Reputation: 196
I'm a Spark newbie and I want to implement a lambda architecture using spark streaming and spark batch.
Looking on the web I found the following article:
http://blog.cloudera.com/blog/2014/08/building-lambda-architecture-with-spark-streaming/
This is fine for some of my analysis but I don't think this solution is feasible in the case distinct elements have to be found.
If you want to find distinct elements on a JavaRDD you can use the method distinct. DStreams are sets of RDDs so if you apply
transform((rdd) -> rdd.distinct())
method on the Dstream you will execute the distinct on each rdd of the stream so you will find distinct elements in each RDD and not on the whole DStream.
May be written like that is a bit confusing so let me clarify with an example:
I have the following elements:
Apple
Pear
Banana
Peach
Apple
Pear
In the batch app:
JavaRDD<String> elemsRDD=sc.textFile(exFilePath).distinct()
The child RDD will contain:
Apple
Pear
Banana
Peach
If I have understood correctly this should be the behaviour for the stream:
suppose we have a batch time of 1s and a window of 2s:
First RDD:
Apple
Pear
Banana
Second RDD:
Peach
Apple
Pear
JavaDStream<String> elemsStream=(getting from whathever source)

- **Given task A**
Please list every line in the listing below that contains the word "pixel".

- **Listed records**
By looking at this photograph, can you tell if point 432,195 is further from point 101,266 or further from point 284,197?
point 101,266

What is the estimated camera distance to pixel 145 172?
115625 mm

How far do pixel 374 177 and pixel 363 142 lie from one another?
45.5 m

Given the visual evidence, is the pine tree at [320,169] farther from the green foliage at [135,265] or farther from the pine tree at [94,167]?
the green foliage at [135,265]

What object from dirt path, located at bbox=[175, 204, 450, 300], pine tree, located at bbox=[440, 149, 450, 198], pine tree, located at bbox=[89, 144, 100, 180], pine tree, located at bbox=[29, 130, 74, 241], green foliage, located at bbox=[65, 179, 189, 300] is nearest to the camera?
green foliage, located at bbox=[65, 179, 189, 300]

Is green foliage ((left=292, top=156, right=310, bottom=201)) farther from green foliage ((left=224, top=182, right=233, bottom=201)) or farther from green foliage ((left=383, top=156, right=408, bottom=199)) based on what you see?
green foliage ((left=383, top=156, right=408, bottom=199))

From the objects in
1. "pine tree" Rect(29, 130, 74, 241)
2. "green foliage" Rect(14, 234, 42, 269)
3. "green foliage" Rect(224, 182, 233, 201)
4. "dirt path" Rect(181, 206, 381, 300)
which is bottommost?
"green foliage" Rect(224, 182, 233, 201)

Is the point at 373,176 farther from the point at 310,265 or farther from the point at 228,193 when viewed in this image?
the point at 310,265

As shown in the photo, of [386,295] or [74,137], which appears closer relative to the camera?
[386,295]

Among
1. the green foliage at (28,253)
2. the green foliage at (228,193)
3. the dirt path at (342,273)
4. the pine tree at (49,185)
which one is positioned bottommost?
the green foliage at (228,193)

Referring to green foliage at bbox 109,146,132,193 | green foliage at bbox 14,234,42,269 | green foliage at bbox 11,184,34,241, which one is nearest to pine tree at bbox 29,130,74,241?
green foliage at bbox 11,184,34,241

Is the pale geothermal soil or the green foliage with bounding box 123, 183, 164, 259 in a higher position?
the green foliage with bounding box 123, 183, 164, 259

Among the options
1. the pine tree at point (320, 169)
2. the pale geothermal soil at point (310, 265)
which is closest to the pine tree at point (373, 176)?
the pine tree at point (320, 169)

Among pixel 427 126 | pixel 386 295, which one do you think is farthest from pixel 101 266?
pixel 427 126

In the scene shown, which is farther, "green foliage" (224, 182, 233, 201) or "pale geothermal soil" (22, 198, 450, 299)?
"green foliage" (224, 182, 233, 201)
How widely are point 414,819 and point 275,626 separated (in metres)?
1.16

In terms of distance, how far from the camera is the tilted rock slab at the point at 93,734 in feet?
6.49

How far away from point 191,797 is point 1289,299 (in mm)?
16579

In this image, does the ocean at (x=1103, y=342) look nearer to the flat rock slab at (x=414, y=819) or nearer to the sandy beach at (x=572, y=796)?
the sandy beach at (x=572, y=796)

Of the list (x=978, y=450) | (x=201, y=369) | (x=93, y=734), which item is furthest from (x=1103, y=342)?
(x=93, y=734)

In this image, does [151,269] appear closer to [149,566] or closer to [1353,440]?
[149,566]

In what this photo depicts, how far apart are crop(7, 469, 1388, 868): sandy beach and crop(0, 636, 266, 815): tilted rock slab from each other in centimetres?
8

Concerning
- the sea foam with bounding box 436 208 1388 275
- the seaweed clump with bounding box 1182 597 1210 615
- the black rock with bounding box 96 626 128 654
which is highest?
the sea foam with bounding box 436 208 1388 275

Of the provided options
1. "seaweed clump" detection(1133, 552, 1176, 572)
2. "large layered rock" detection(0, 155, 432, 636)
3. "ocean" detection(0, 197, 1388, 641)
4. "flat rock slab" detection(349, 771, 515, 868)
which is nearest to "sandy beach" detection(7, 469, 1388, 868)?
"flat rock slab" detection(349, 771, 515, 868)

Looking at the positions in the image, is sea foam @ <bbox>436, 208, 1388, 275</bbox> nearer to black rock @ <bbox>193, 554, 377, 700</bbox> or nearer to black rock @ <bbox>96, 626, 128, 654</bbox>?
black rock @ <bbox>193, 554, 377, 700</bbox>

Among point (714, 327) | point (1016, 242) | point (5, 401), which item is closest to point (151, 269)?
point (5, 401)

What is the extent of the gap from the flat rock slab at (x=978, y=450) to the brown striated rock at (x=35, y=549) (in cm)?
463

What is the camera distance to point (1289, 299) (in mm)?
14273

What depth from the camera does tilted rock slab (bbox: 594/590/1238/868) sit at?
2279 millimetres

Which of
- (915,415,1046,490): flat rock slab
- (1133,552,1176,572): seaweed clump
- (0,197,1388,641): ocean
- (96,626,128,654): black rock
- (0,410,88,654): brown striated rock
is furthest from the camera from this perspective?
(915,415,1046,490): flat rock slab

- **Given task B**
Go on with the Spark Streaming distinct-elements thread above, starting after its last line.

- **Exercise answer A**
What is the estimated camera distance to pixel 145 172?
How far do pixel 374 177 and pixel 363 142 lie from one another?
Among pixel 427 126 | pixel 386 295, which one do you think is farthest from pixel 101 266?
pixel 427 126

- **Exercise answer B**
childStream = elemsStream.transform((rdd) -> rdd.distinct())
childStream.forEachRDD...
will end up with 2 Rdds: First:
Apple
Pear
Banana
Second:
Peach
Apple
Pear
That are distinct respect to the RDD but not respect to the DStream.
My solution for the Streaming part was the following:
JavaDStream<HashSet<String>> distinctElems = elemsStream.map(
(elem) -> {
HashSet<String> htSet = new HashSet<String>();
htSet.add(elem);
return htSet;
}).reduce((sp1, sp2) -> {
sp1.addAll(sp2);
return sp1;
});
In this way the result is:
Apple
Pear
Banana
Peach
as the batch mode. However this solution will require maintenance overhead and have risk for errors resulting from duplicate code bases.
Is there a better way to reach the same outcome reusing as much as possible the code for the batch mode?
Thanks in advance.
Upvotes: 4
Views: 1174
Reputation: 5473
Your solution is elegant.
I have other solution, It is less elegant than yours but I don't know if it is more efficient. This is my solution based on mapToPairFunction
JavaPairDStream<String, Integer> distinctElems = elemsStream
.mapToPair(event -> new Tuple2<String, Integer>(event,1));
distinctElems = distinctElems.reduceByKey((t1, t2) -> t1);
I think that is more efficient but I cannot test it.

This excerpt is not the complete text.